Reproduce word for word every line of the entries below, from the line containing "phylum: Chordata" through the final line, and nothing else.
== Segment start ==
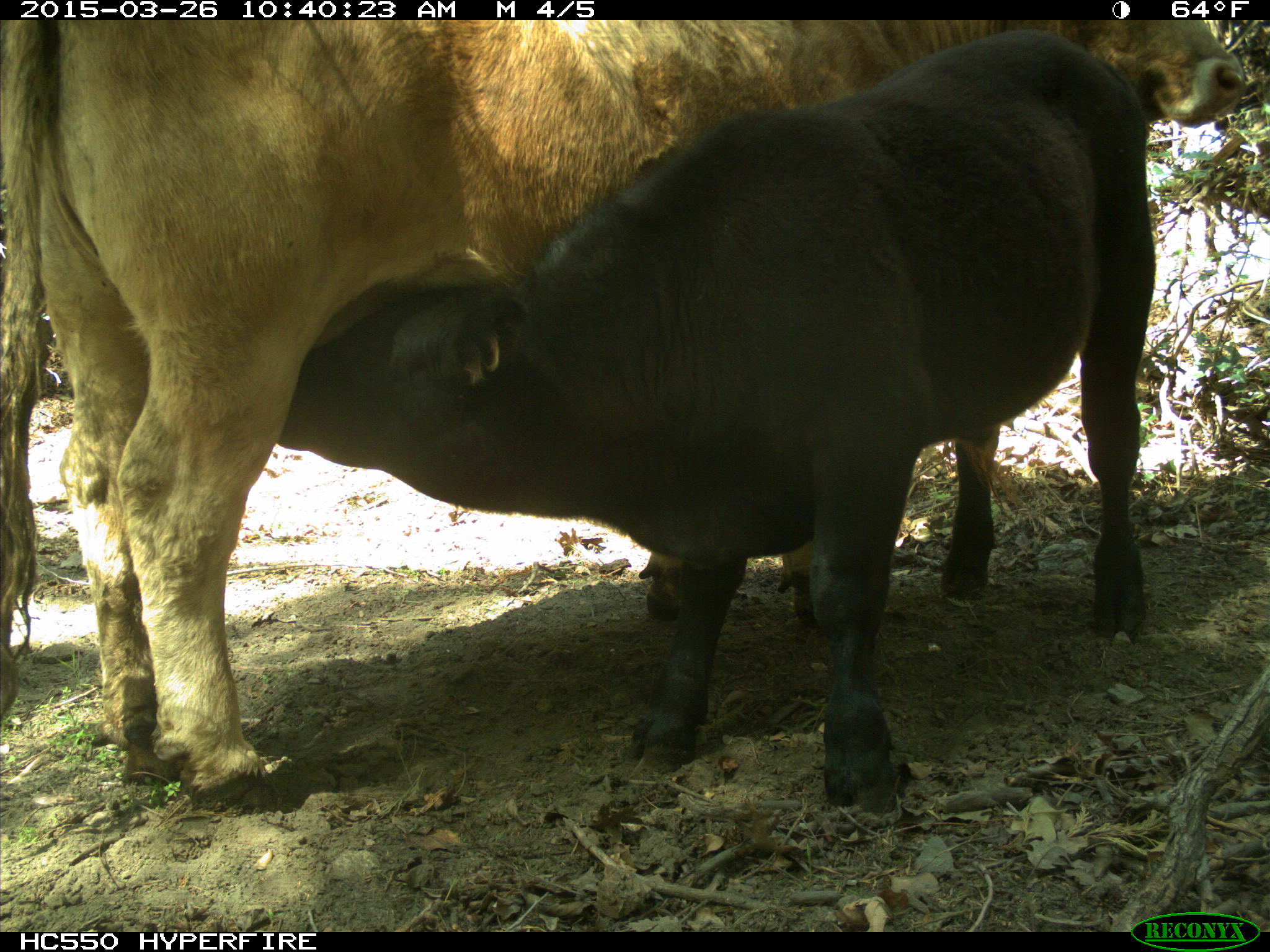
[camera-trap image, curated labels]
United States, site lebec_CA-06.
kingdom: Animalia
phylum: Chordata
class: Mammalia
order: Artiodactyla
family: Bovidae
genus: Bos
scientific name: Bos taurus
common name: domestic cow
== Segment end ==
▶ [Finished task]:
phylum: Chordata
class: Mammalia
order: Artiodactyla
family: Bovidae
genus: Bos
scientific name: Bos taurus
common name: domestic cow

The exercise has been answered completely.